*GOAL 1:*
Write out the records below word for word, from their first line up to and including the line that contains "[269,224,280,228]".

— Start GIVEN PASSAGE —

The financial soundness of the Company’s customers could affect its business and operating results and the Company’s credit risk management may not be adequate to protect against customer risk.
As a result of macroeconomic challenges that have impacted the economy of the United States and other parts of the world, the Company’s customers may experience cash flow concerns. As a result, if customers’ operating and financial performance deteriorates, or if they are unable to make scheduled payments or obtain credit, customers may not be able to pay, or may delay payment of, accounts receivable owed to the Company. The Company’s credit procedures and policies may not be adequate to fully eliminate customer credit risk. In addition, in certain situations, the Company may assume certain additional credit risks for competitive reasons or otherwise. Any inability of the Company’s customers to pay for services could adversely affect the Company’s financial condition, results of operations and cash flows.
The Company depends on distributions from its subsidiaries to meet its needs.

— End GIVEN PASSAGE —
— Start SUPPLIED RECORDS —

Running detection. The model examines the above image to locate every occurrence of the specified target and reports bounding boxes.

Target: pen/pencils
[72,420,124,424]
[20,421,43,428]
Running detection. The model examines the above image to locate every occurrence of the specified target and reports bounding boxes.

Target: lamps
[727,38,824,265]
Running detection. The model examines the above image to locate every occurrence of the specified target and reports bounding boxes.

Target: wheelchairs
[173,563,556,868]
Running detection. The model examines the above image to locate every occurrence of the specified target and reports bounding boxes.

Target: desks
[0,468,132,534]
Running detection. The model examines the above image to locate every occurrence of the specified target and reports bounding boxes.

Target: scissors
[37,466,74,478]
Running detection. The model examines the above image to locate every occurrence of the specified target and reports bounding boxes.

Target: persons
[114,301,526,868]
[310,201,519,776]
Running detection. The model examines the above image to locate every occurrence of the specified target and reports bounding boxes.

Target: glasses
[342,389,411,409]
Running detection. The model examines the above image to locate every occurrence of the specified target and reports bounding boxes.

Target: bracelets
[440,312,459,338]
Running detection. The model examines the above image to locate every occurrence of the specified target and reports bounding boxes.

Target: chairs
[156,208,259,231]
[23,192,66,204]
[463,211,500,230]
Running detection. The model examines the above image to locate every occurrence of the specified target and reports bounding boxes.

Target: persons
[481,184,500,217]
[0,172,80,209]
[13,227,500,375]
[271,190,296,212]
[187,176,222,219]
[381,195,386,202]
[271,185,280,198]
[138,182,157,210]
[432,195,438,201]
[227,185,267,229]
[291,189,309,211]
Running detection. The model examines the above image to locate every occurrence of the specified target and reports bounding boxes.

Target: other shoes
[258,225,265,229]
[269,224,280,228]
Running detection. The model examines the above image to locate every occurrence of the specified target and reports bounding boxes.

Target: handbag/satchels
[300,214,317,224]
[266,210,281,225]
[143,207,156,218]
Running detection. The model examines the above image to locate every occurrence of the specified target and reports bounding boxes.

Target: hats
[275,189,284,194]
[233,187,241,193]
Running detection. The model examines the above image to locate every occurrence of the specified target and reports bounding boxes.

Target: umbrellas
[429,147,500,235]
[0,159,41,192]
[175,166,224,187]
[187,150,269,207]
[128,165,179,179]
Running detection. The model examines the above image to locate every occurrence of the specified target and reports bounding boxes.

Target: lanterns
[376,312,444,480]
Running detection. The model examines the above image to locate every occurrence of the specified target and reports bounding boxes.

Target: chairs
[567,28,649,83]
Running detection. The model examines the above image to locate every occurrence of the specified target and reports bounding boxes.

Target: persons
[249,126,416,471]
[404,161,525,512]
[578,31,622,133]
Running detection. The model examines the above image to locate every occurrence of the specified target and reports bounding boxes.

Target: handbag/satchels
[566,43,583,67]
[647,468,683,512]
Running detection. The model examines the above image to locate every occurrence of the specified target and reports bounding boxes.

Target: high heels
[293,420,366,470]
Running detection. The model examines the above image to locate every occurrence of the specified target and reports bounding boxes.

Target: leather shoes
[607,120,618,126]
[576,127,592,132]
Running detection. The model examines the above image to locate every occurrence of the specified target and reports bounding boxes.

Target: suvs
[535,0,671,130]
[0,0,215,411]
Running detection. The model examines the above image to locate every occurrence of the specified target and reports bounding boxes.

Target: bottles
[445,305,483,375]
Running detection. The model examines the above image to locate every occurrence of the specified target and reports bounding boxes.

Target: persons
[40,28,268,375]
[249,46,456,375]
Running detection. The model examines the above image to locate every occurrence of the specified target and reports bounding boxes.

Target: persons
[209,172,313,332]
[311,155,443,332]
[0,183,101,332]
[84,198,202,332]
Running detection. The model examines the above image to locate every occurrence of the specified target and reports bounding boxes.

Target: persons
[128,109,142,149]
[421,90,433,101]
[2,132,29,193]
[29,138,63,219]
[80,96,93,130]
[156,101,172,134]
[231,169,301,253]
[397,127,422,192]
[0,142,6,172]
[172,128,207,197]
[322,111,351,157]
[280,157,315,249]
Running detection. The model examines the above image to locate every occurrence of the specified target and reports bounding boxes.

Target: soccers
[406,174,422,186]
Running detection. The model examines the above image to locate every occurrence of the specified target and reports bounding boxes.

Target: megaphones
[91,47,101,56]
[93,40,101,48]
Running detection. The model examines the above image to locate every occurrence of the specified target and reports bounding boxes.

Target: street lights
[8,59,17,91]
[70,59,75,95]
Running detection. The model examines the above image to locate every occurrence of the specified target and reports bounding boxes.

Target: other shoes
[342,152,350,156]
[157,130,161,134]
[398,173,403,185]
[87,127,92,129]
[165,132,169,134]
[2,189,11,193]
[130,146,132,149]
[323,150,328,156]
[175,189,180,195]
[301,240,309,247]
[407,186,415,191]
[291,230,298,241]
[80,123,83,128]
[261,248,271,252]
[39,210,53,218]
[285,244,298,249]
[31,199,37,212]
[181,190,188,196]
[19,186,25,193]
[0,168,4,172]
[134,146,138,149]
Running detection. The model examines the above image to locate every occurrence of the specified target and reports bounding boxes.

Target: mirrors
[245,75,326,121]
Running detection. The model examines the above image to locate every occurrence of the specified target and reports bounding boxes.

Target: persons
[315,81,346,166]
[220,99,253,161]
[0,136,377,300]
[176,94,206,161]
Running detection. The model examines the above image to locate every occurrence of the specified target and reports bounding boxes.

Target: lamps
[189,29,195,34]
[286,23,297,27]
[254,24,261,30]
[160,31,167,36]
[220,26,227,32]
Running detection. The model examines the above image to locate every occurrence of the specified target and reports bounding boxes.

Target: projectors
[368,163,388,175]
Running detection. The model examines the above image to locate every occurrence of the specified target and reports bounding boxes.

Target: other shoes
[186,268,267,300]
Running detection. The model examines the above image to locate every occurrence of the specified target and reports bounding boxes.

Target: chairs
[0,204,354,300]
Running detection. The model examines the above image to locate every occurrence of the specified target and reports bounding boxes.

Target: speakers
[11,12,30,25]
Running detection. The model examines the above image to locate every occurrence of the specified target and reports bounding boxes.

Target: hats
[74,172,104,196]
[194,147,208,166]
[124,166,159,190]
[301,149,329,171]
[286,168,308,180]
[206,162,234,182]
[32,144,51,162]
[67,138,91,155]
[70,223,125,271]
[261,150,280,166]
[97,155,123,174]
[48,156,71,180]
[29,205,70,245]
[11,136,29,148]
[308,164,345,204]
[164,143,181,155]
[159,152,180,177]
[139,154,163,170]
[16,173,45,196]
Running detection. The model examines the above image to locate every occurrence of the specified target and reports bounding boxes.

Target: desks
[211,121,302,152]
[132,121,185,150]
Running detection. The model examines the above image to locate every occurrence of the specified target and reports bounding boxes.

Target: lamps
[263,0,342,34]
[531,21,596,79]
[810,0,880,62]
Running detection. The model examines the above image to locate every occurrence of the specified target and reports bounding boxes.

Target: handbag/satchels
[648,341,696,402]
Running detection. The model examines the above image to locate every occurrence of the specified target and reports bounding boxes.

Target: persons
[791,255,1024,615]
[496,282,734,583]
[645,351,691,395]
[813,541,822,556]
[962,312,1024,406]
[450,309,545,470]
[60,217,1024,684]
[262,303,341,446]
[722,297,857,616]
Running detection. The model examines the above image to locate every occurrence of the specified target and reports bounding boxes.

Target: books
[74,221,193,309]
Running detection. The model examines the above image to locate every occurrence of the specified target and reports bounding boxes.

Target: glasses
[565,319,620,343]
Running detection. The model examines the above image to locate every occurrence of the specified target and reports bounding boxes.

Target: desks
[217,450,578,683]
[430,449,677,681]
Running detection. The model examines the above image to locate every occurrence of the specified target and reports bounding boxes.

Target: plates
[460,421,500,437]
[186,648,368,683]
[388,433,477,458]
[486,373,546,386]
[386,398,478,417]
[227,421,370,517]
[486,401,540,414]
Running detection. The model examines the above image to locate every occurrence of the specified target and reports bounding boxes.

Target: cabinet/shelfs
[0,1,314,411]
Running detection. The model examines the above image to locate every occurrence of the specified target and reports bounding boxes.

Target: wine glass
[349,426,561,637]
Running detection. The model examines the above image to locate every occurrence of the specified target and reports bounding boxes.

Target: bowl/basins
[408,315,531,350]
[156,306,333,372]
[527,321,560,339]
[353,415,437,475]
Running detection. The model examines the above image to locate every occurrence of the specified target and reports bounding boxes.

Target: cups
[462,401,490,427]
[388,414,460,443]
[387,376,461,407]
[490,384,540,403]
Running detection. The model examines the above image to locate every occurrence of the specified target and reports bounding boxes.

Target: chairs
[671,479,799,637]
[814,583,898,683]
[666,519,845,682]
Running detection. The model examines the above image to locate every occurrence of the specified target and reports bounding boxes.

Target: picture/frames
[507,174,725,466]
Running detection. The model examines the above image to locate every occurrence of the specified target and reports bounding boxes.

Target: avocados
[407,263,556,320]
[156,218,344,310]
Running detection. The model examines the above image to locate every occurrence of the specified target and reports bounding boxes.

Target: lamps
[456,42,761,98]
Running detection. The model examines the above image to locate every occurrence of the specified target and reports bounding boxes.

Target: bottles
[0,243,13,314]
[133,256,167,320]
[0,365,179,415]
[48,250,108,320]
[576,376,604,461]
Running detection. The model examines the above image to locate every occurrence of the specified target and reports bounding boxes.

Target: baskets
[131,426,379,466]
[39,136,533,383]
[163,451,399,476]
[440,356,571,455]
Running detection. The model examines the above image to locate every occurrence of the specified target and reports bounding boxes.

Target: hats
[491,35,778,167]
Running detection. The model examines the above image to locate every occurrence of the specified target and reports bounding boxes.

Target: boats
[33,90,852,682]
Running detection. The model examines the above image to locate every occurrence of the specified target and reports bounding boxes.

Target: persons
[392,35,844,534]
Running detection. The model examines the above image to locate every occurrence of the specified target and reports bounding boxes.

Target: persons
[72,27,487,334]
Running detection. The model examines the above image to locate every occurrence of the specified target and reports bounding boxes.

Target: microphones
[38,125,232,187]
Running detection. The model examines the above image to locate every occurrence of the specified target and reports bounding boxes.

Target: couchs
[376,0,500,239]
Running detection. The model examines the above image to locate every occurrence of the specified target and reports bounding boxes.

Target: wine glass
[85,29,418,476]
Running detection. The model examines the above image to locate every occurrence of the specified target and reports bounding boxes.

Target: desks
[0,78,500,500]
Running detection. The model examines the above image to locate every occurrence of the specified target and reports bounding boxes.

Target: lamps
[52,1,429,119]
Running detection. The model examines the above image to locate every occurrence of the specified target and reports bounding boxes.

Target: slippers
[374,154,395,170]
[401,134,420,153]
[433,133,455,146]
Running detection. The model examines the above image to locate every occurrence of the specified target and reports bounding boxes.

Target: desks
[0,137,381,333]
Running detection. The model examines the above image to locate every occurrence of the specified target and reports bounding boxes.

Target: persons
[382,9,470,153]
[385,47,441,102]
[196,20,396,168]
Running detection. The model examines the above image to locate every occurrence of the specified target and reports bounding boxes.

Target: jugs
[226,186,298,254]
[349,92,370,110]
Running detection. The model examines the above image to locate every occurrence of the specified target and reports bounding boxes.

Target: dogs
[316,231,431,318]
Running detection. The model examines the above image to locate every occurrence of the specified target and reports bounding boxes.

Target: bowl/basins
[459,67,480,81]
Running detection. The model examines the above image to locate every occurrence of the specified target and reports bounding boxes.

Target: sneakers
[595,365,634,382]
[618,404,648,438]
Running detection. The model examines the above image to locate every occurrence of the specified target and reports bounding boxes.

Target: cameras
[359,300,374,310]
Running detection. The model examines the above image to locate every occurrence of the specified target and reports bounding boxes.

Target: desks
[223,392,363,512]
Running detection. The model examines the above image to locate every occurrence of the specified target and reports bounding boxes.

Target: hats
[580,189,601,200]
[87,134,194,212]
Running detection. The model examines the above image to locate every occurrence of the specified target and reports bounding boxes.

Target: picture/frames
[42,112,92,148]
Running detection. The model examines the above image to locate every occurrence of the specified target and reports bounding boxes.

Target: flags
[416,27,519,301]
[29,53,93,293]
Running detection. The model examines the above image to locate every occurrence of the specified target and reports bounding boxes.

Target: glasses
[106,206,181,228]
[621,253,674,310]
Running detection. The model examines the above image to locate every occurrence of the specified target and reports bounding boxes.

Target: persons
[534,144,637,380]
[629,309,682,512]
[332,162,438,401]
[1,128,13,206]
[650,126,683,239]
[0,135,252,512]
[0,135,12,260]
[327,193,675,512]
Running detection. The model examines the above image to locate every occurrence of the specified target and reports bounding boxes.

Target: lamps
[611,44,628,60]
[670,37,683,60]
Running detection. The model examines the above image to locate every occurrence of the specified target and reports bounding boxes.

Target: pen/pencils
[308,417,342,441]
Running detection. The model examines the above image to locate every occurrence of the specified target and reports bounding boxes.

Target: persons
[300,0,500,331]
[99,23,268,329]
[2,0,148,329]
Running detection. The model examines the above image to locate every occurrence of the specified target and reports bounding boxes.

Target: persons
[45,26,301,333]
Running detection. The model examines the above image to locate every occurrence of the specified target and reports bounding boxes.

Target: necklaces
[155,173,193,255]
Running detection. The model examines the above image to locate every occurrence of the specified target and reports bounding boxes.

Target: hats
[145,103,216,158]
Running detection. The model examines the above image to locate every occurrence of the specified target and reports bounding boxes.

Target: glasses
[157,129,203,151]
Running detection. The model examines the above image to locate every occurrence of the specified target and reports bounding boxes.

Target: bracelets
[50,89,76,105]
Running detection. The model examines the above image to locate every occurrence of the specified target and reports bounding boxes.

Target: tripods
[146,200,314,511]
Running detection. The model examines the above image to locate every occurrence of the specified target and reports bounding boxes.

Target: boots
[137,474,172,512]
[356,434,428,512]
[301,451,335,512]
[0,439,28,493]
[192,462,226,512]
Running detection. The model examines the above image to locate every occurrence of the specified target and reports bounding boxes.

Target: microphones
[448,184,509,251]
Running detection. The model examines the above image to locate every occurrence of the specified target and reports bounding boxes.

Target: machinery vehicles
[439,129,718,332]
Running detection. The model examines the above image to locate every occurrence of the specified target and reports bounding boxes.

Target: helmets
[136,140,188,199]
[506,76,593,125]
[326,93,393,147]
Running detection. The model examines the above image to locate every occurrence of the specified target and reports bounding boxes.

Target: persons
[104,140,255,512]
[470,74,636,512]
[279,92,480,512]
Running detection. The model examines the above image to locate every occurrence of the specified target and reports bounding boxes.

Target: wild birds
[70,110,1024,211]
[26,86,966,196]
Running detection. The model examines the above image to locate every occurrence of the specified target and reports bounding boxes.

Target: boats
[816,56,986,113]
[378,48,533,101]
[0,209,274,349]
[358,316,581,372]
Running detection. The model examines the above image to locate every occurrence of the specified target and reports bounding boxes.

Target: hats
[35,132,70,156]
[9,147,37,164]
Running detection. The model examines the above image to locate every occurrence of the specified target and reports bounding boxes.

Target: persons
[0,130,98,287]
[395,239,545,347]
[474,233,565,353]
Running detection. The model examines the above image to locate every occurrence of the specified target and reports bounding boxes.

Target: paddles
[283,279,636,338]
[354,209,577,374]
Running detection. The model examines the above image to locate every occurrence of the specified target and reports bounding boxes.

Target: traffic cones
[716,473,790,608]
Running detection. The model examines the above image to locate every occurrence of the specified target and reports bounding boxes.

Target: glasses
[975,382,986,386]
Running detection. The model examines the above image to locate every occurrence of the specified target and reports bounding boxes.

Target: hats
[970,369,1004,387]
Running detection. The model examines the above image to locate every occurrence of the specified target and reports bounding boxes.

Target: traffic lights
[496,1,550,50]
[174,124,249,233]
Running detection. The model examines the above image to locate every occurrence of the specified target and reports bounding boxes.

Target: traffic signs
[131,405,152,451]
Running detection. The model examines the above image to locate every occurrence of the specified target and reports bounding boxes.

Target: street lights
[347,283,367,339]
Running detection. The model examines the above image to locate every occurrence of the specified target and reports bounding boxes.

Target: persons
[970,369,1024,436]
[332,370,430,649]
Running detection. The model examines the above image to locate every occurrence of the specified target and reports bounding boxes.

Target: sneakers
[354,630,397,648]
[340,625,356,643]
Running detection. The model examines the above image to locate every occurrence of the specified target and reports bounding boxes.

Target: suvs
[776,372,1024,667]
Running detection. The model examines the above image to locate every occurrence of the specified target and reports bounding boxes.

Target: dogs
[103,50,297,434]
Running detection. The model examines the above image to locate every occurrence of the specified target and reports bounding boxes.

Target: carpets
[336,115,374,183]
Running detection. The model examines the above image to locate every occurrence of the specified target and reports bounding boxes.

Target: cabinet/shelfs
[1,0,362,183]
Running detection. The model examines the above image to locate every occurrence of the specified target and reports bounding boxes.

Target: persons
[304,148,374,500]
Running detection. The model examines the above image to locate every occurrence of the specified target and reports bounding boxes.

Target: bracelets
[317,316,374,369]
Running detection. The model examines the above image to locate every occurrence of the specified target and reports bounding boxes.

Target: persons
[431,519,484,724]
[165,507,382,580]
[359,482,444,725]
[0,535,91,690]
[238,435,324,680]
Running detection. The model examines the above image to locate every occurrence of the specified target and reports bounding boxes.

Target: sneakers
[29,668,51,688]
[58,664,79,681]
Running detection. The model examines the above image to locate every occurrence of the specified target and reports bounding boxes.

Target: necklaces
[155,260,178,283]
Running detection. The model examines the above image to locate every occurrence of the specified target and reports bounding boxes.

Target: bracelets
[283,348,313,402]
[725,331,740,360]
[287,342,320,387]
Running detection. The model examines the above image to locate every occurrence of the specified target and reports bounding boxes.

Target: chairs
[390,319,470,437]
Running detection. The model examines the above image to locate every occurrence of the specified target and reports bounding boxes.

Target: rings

— End SUPPLIED RECORDS —

*GOAL 2:*
Give again, word for word, the passage on customer credit risk above, from "The financial soundness" up to and including "against customer risk.".

*PROBLEM SOLUTION 1:*
Running detection. The model examines the above image to locate every occurrence of the specified target and reports bounding boxes.

Target: pen/pencils
[72,420,124,424]
[20,421,43,428]
Running detection. The model examines the above image to locate every occurrence of the specified target and reports bounding boxes.

Target: lamps
[727,38,824,265]
Running detection. The model examines the above image to locate every occurrence of the specified target and reports bounding boxes.

Target: wheelchairs
[173,563,556,868]
Running detection. The model examines the above image to locate every occurrence of the specified target and reports bounding boxes.

Target: desks
[0,468,132,534]
Running detection. The model examines the above image to locate every occurrence of the specified target and reports bounding boxes.

Target: scissors
[37,466,74,478]
Running detection. The model examines the above image to locate every occurrence of the specified target and reports bounding boxes.

Target: persons
[114,301,526,868]
[310,201,519,776]
Running detection. The model examines the above image to locate every occurrence of the specified target and reports bounding boxes.

Target: glasses
[342,389,411,409]
Running detection. The model examines the above image to locate every occurrence of the specified target and reports bounding boxes.

Target: bracelets
[440,312,459,338]
Running detection. The model examines the above image to locate every occurrence of the specified target and reports bounding boxes.

Target: chairs
[156,208,259,231]
[23,192,66,204]
[463,211,500,230]
Running detection. The model examines the above image to locate every occurrence of the specified target and reports bounding boxes.

Target: persons
[481,184,500,217]
[0,172,80,209]
[13,227,500,375]
[271,190,296,212]
[187,176,222,219]
[381,195,386,202]
[271,185,280,198]
[138,182,157,210]
[432,195,438,201]
[227,185,267,229]
[291,189,309,211]
Running detection. The model examines the above image to locate every occurrence of the specified target and reports bounding boxes.

Target: other shoes
[258,225,265,229]
[269,224,280,228]

*PROBLEM SOLUTION 2:*
The financial soundness of the Company’s customers could affect its business and operating results and the Company’s credit risk management may not be adequate to protect against customer risk.